Krieg in Syrien: Der Sturm vor der Ruhe
Die USA und Russland haben eine Waffenruhe in Syrien vereinbart – ab Montagabend. Doch zuvor eskaliert der Krieg noch einmal.
Wegen zahlreicher Unwägbarkeiten und ungelöster Detailfragen ist die Skepsis allerdings groß, zumal die Konfliktparteien ihre Kriegshandlungen am Wochenende eskalieren ließen, um noch militärische Geländegewinne zu erringen. In Aleppo kam es nur Stunden nach Bekanntgabe der russisch-amerikanischen Vereinbarung zu heftigen Kämpfen zwischen syrischen Regierungstruppen und Oppositionsmilizen mit mindestens 45 Toten. Die schwersten Luftangriffe am Samstag ereigneten sich in der Stadt Idlib im Nordwesten Syriens.
Aktivisten machten dafür russische Kampfjets verantwortlich. Sie hätten einen Markt bombardiert und dabei mindestens 24 Menschen getötet, viele von ihnen Zivilisten.
Syrische Staatsmedien wiederum berichteten, Rebellen hätten Regierungsviertel in Aleppo beschossen und dabei mindestens einen Menschen getötet. Zudem hätten Kämpfer des „Islamischen Staats“ Geschosse auf ein Viertel in Dair as-Saur gefeuert und dabei neun Menschen getötet. Alle diese Angaben waren nicht unabhängig überprüfbar. Bei einem türkischen Luftangriff auf die grenznahe syrische Stadt Tel al-Haua wurden nach einem Bericht des Fernsehsenders CNN Turk 20 IS-Kämpfer getötet.

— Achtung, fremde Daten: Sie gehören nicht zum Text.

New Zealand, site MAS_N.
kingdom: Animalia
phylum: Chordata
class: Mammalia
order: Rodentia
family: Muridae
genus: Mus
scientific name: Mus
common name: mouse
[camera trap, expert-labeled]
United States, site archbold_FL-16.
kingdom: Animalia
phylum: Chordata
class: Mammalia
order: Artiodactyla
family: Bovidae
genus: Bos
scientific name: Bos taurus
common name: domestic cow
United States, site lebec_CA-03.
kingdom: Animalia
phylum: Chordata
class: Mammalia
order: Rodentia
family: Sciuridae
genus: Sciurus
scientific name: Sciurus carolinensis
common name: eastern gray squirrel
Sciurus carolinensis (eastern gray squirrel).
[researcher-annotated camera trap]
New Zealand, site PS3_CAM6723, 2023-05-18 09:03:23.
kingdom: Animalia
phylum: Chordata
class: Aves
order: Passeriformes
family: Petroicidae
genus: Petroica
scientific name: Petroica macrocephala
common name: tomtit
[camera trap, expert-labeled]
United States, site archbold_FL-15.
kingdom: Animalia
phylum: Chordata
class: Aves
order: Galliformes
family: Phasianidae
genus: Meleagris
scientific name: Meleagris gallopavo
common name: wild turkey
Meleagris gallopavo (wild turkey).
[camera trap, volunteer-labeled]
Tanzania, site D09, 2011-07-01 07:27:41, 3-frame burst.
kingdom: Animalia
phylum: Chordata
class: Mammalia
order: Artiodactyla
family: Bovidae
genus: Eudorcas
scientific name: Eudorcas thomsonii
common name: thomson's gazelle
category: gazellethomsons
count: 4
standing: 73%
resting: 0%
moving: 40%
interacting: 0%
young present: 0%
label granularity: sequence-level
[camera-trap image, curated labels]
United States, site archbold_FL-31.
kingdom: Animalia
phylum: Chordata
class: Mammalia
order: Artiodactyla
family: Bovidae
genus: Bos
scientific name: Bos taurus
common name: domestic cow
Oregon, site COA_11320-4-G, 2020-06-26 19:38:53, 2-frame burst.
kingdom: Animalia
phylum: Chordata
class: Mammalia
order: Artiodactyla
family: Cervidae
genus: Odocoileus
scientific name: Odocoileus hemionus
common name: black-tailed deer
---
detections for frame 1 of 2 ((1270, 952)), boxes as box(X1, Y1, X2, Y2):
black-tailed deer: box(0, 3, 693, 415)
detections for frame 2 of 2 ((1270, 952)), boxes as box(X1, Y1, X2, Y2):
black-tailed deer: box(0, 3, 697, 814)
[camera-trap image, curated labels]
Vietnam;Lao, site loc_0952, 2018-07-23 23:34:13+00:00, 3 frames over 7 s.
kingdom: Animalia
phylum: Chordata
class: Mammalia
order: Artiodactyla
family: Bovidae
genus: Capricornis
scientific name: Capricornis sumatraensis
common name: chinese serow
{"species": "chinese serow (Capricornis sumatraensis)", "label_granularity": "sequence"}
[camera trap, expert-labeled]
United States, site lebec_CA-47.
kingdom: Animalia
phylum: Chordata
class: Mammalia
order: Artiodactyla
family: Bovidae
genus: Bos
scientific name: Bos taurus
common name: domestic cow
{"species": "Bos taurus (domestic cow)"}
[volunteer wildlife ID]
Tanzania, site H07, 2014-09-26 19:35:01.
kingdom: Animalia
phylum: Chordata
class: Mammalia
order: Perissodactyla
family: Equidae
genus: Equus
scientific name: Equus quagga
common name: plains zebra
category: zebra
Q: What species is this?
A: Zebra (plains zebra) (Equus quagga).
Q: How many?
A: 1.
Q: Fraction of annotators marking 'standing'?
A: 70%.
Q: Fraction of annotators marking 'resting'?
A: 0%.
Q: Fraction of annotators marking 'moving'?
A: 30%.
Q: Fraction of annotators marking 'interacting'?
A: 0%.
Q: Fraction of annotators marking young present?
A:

Fast 13-stündiger Gesprächsmarathon
Laut der russisch-amerikanischen Vereinbarung, die die Außenminister Sergey Lawrow und John Kerry in der Nacht zum Samstag nach einem fast 13-stündigen Gesprächsmarathon in Genf verkündeten, soll die Waffenruhe am Montag bei Sonnenuntergang – mit Beginn des viertägigen islamischen Opferfestes – in Kraft treten. Danach könnten die humanitären Organisationen der UNO mit der Versorgung von über 600.000 notleidenden Menschen in Aleppo und anderen umkämpften, belagerten oder schwer zugänglichen Städten und Regionen des Landes beginnen.
Sollte die Waffenruhe mindestens sieben Tage halten, wollen die USA und Russland ihre militärischen Angriffe gegen den „Islamischen Staat“ und den syrischen Al-Qaida-Ableger Al-Nusra-Front koordinieren, die von Washington und Moskau als Terrororganisationen eingestuft werden.
Die Vereinbarung zwischen Moskau und Washington umfasst fünf Dokumente, die die Regierungen Putin und Obama allerdings nicht veröffentlichten. Auf einer gemeinsamen Pressekonferenz erklärten Lawrow und Kerry, die von Russland unterstützte syrische Regierung sowie die von den USA unterstützten Oppositionsmilizen hätten der Waffenruhe zugestimmt. Entsprechende Erklärungen gaben die Regierung Assad und das Oppositionsbündnis am Wochenende auch öffentlich ab, allerdings jeweils mit der ausdrücklichen Bedingung, dass sich zunächst die andere Seite an die Vereinbarungen halten müsse.
Lawrow und Kerry äußerten die Hoffnung, dass eine Umsetzung aller von ihnen getroffenen Details zu einer Wiederaufnahme der UNO-Gespräche zwischen der syrischen Regierung und dem Oppositionsbündnis über die politische Zukunft des Landes führen werden. Die im Februar nach einer ersten Waffenruhe in Syrien begonnenen Gespräche waren nach drei ergebnislos verlaufenden Runden und dem Zusammenbruch der Waffenruhe im April ausgesetzt worden.